+++ INFORMATION SUPPLIED

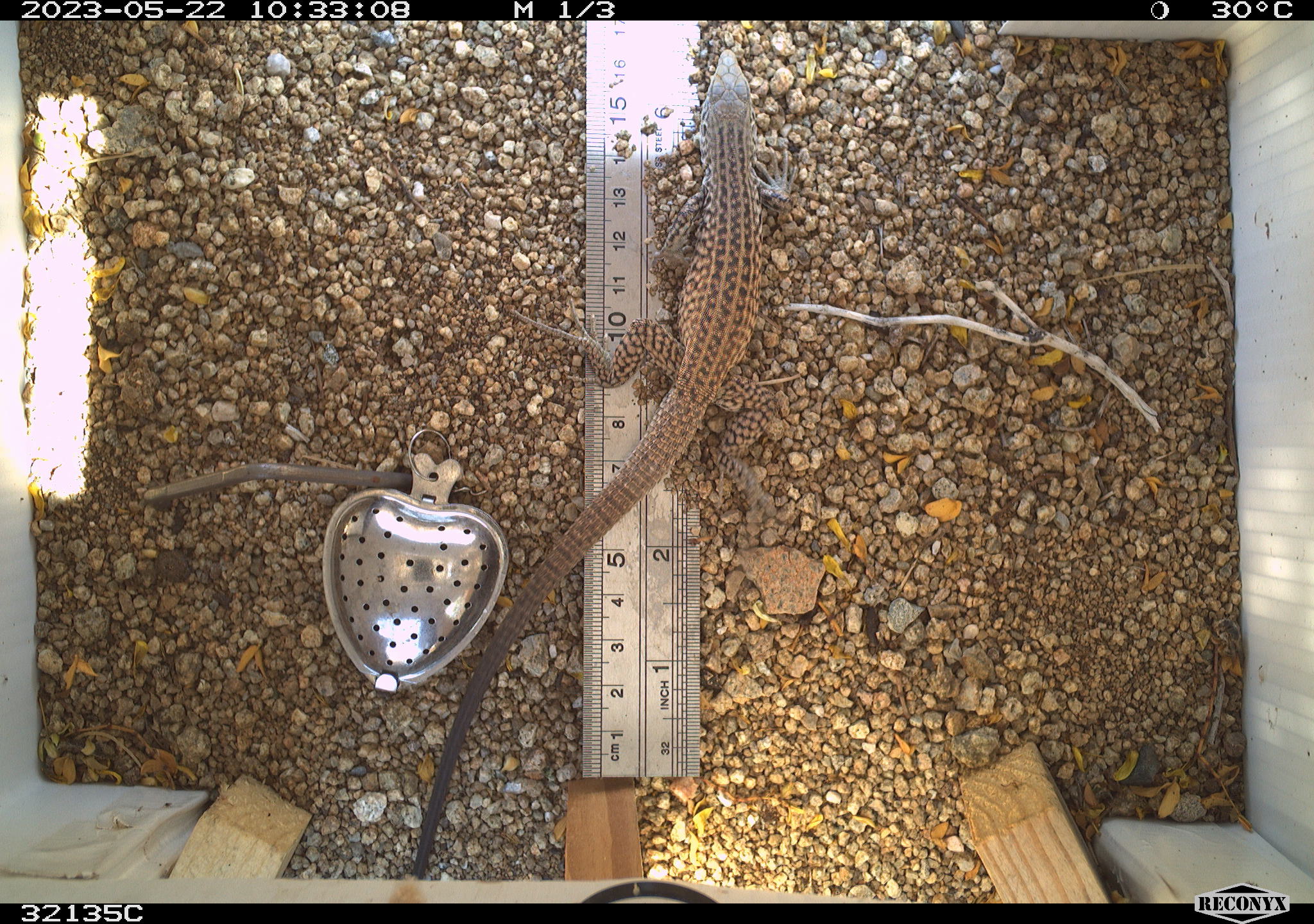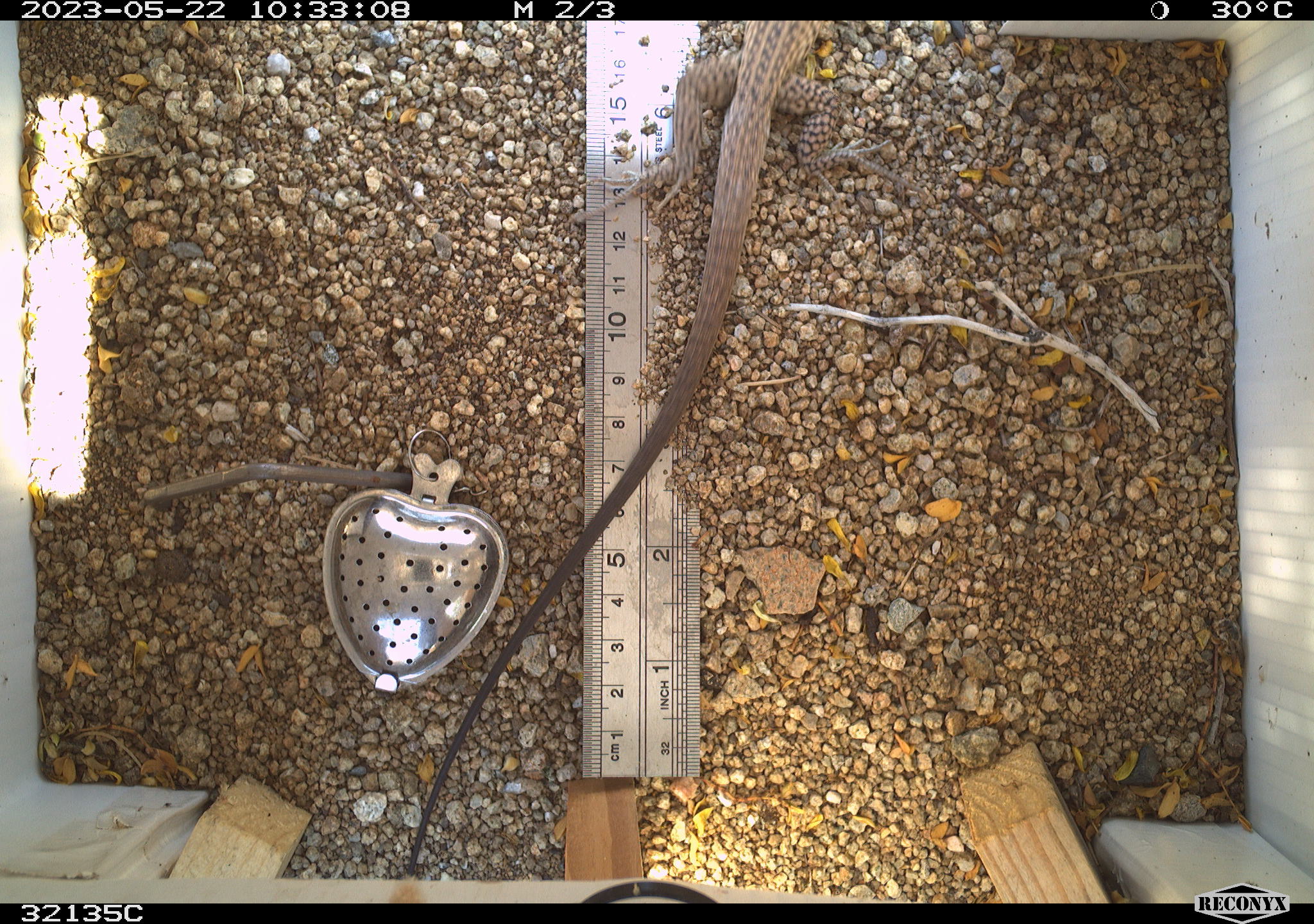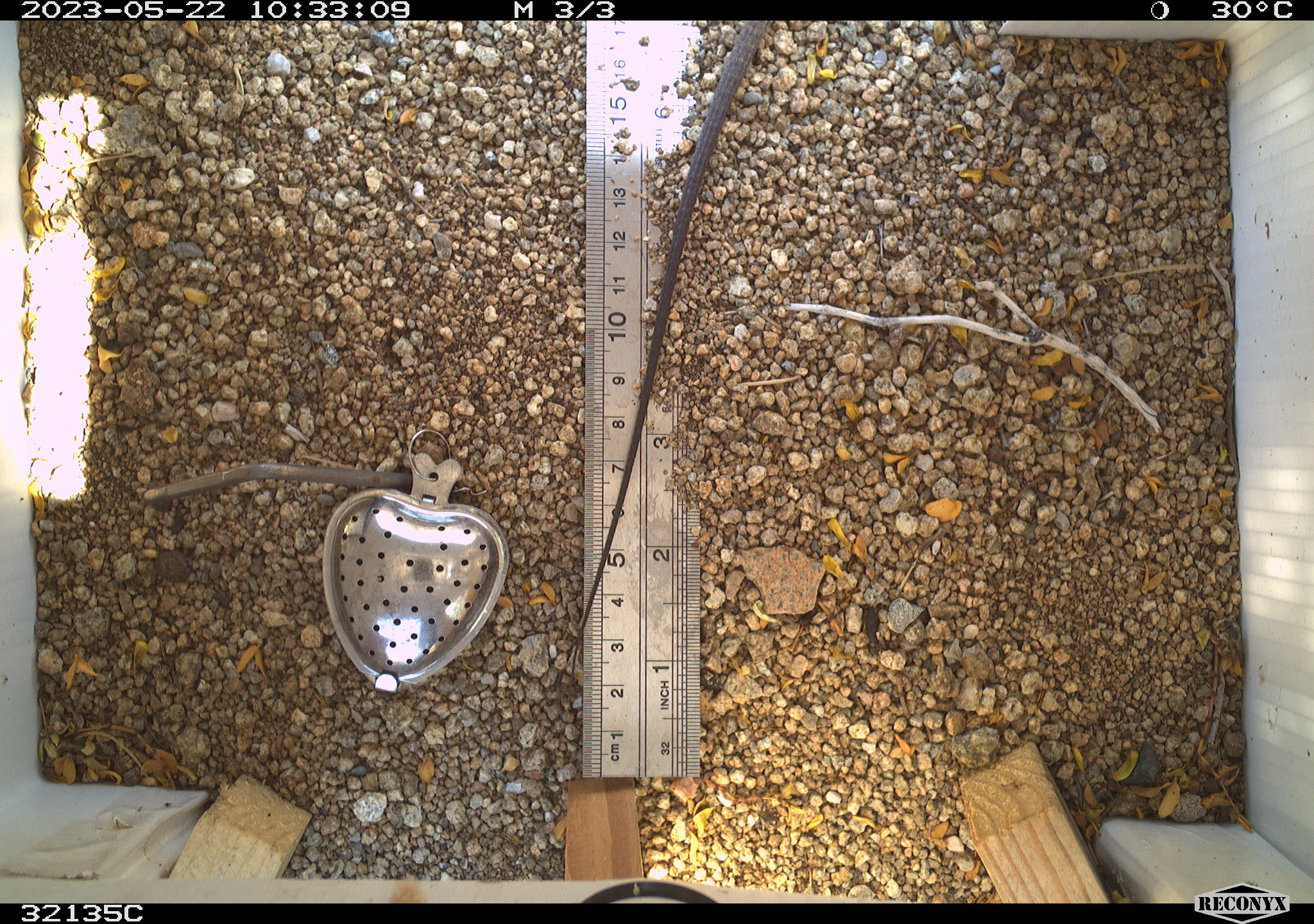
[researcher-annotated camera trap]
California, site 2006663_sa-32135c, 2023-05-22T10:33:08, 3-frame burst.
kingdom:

++++++

WORK TO COMPLETE
Restate the listing word for word and drop the pictures.

SOLUTION TO THE PROBLEM
[researcher-annotated camera trap]
California, site 2006663_sa-32135c, 2023-05-22T10:33:08, 3-frame burst.
kingdom:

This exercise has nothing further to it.